- [EXCERPT]
-*-

New Yorkers will have to bid adieu to CBD-infused food products, according to the recent crackdown from the city’s Department of Health and Mental Hygiene. Bakeries and cafés across New York City have been cashing in on the trend of infusing items like baked goods and drinks with cannabidiol, the popular cannabis derivative that’s more commonly known as CBD. But on Tuesday, Feb. 5, The New York Times reported that the city's health department is demanding all food establishments under its jurisdiction to cease selling any CBD-infused food products.
In a statement to the Times, the health department said that New York City eating establishments weren’t allowed to “add anything to food or drink that is not approved as safe to eat.” The department said that CBD hadn’t been “deemed safe as a food additive,” which means that you can expect to stop seeing it in cafés and bakeries soon.
Even before the official confirmation, inspectors began embargoing the products in January 2019, according to Eater. While restaurants were told to stop offering the products, the inspectors did not confiscate the goods. The Times noted that officials have formally asked five eateries to end their CBD food and drink sales thus far.
The change will also be significant for businesses that have based their entire premise on selling CBD-infused fare, like the Queens-based cocktail bar Adriaen Block. The crackdown also appears to be growing, with Maine banning CBD edibles due to federal safety guidelines and authorities removing the products from shops in Ohio.

-*-

Stored items:
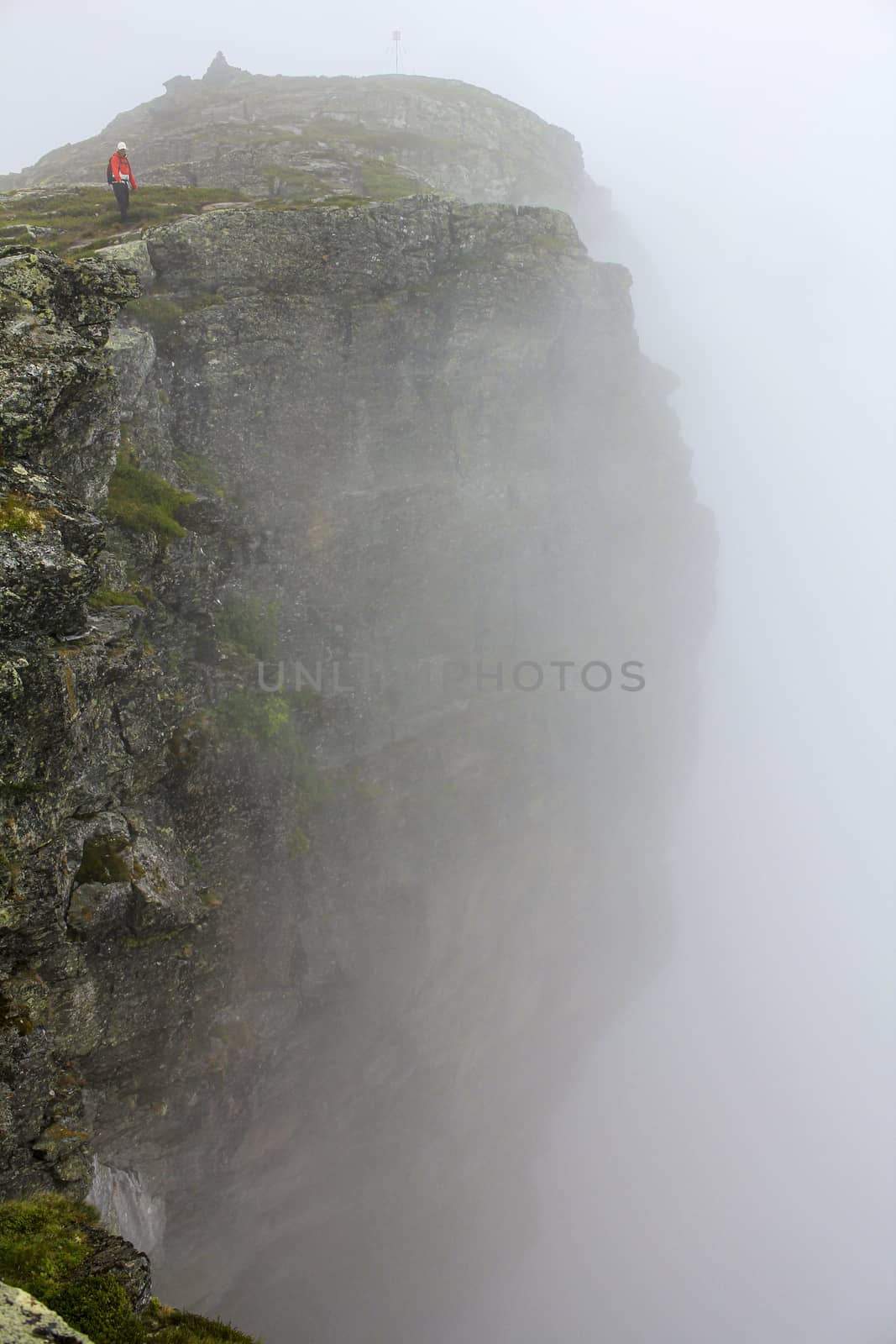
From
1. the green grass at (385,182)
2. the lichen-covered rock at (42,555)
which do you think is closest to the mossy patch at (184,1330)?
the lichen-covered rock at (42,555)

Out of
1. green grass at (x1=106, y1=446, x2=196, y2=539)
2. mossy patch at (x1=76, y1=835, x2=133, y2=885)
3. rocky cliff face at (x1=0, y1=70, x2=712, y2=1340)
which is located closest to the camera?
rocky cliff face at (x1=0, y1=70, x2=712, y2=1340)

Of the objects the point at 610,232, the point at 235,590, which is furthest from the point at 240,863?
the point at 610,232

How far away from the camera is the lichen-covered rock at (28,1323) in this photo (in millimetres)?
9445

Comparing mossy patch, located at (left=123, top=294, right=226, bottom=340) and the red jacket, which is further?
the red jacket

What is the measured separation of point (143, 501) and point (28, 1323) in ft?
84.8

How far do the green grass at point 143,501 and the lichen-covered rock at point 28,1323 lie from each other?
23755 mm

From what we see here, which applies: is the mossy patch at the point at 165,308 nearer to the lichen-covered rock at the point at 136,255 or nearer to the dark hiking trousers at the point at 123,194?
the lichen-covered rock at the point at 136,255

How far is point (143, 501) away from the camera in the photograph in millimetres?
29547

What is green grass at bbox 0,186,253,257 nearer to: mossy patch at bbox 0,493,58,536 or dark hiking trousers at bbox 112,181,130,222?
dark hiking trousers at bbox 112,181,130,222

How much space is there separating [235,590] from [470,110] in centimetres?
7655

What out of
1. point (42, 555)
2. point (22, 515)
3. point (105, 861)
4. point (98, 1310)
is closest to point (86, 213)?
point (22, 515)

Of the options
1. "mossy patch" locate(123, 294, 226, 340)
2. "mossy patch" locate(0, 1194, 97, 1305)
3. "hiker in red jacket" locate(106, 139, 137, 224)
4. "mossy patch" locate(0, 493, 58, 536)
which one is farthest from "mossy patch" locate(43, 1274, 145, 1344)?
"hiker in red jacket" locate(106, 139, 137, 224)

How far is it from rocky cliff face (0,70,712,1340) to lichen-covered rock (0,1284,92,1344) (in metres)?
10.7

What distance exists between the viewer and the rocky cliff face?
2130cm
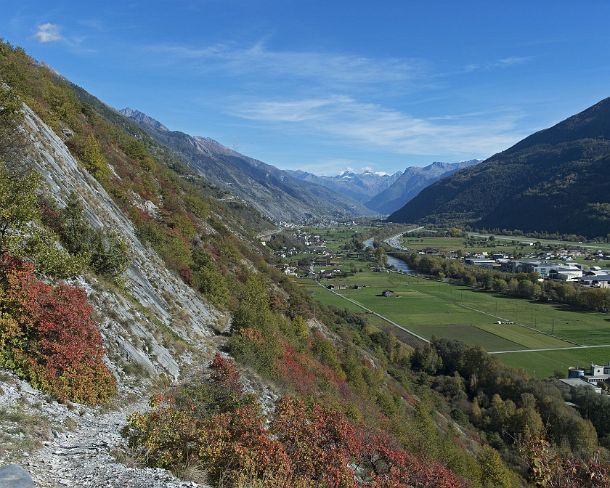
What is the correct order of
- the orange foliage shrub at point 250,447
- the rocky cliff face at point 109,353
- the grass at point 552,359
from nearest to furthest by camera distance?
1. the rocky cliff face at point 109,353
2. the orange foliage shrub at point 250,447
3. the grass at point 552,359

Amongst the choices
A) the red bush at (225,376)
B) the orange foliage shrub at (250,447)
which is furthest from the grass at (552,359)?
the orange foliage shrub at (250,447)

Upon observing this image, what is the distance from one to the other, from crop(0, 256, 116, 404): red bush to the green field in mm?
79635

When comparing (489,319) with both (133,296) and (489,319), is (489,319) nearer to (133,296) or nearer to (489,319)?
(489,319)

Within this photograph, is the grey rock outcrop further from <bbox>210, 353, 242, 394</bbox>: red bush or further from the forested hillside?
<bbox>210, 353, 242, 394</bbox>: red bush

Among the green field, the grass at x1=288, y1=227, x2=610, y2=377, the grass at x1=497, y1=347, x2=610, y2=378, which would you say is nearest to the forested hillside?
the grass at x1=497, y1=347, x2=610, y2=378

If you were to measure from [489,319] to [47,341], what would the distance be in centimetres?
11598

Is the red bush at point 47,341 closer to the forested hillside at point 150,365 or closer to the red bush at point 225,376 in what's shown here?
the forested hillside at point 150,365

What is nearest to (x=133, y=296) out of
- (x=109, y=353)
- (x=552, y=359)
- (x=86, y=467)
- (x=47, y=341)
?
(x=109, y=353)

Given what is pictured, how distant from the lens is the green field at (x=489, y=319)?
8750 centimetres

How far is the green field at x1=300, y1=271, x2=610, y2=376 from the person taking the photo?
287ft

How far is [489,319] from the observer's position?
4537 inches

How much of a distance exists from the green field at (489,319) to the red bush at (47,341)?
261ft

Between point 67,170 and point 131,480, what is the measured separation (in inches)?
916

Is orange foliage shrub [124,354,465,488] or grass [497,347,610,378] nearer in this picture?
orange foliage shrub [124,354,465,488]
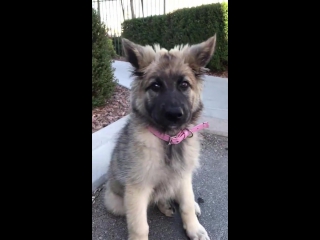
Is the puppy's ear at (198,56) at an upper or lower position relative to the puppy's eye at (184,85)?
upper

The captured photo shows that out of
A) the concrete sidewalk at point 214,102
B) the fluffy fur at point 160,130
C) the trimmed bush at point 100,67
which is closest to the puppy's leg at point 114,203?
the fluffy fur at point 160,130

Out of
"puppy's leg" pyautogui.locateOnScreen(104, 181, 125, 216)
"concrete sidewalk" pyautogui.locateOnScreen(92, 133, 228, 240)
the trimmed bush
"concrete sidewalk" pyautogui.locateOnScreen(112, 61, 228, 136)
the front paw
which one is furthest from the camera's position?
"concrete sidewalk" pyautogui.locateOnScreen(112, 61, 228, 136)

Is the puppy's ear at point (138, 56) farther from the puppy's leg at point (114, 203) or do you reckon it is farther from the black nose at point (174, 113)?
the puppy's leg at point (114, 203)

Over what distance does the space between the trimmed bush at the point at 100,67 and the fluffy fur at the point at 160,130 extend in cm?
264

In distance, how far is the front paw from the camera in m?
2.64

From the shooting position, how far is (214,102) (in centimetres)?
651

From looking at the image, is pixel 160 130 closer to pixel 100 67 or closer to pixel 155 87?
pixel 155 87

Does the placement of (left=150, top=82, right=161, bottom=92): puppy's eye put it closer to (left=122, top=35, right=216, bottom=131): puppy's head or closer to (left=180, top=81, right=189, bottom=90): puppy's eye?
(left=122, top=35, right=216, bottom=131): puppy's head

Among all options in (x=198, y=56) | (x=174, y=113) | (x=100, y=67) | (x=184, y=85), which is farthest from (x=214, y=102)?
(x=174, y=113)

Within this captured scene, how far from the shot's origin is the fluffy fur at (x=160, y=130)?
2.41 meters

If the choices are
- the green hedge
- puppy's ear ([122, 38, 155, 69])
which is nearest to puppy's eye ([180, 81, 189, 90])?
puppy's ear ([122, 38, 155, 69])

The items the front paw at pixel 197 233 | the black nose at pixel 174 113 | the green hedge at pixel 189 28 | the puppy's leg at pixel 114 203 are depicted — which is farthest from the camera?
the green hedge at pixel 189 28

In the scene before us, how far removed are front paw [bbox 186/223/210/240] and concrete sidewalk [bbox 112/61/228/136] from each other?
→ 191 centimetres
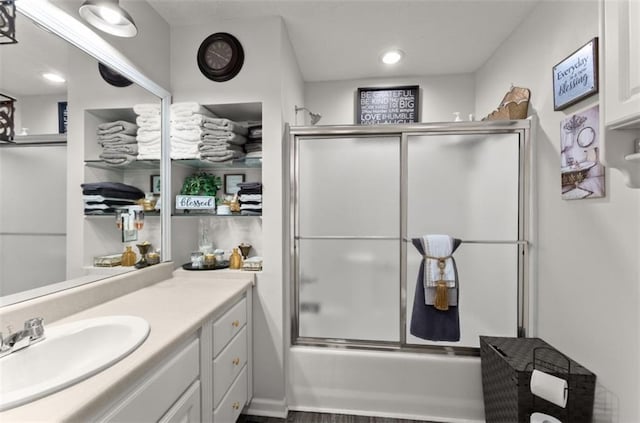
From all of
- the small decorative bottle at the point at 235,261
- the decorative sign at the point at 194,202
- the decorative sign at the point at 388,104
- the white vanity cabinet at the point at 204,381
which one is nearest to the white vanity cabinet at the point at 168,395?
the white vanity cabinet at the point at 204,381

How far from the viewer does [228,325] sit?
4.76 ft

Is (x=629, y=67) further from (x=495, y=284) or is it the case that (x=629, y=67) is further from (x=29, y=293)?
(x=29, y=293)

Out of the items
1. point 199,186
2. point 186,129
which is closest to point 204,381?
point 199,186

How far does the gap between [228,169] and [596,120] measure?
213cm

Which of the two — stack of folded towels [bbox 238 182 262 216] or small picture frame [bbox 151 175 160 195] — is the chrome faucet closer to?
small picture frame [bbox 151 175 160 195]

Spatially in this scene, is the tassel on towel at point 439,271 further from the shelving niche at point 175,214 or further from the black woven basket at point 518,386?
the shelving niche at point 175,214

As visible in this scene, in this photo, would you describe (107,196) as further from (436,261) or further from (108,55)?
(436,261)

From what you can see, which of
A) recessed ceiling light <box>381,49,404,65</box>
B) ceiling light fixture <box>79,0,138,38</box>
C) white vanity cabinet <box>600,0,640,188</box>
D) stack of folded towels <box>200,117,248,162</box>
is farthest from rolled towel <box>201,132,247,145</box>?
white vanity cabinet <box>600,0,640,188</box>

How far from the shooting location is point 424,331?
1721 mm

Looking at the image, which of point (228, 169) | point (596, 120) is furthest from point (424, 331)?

-*-

- [WORK TASK 1]
Do these statements agree with the article on New York City's crackdown on CBD food? Answer yes or no for each, and quote the words that decide it. (a) Inspectors confiscated CBD goods from restaurants. (b) Officials have formally asked five eateries to stop selling CBD food and drink. (c) Maine has banned CBD edibles.
- [WORK TASK 2]
Continue the article on New York City's crackdown on CBD food, starting after its last sentence.
The listing isn't needed for any of the work here.

- [FINAL ANSWER 1]
(a) No: "the inspectors did not confiscate the goods"
(b) Yes: "officials have formally asked five eateries to end their CBD food and drink sales thus far"
(c) Yes: "with Maine banning CBD edibles due to federal safety guidelines"

- [FINAL ANSWER 2]
The rise of CBD-infused food and drink was borne of growing interest in cannabinoids for their purported health benefits. CBD in particular gained popularity for claims that it could help individuals deal with anxiety, pain, and insomnia, among other alleged benefits. Most notably, the cannabis-derived compound isn’t psychoactive, meaning it doesn’t provide the high associated with marijuana. And so CBD began popping up in everything from face masks to gummy bears. CBD-laced lattes, brownies, and fudge sundaes ensued.
But the compound’s legality lacks clarity. The Times reported that while the federal Food and Drug Administration (FDA) approved the country’s first CBD prescription drug for sale last June, the Drug Enforcement Administration (DEA) still considers CBD illegal due to its being derived from cannabis.
And according to the FDA's website, products containing CBD aren’t allowed to be sold as dietary supplements, nor is it legal to sell food with CBD in it across state lines. In response to a question about whether the FDA would take action on CBD-infused dietary supplements and foods, the site said that the agency “considers many factors,” including “agency resources and the threat to the public health.” The FDA also noted it might “consult with its federal and state partners in making decisions about whether to initiate a federal enforcement action.”
“The Health Department takes seriously its responsibility to protect New Yorkers’ health,” a New York Department of Health spokesperson told Eater. "Until cannabidiol (CBD) is deemed safe as a food additive, the Department is ordering restaurants not to offer products containing CBD.”
While New Yorkers can still purchase CBD products for personal consumption, for now, they will have to say goodbye to lattes and other edibles with the product in them in their neighborhood cafés. RIP, CBD-infused baked goods, we hardly knew ye.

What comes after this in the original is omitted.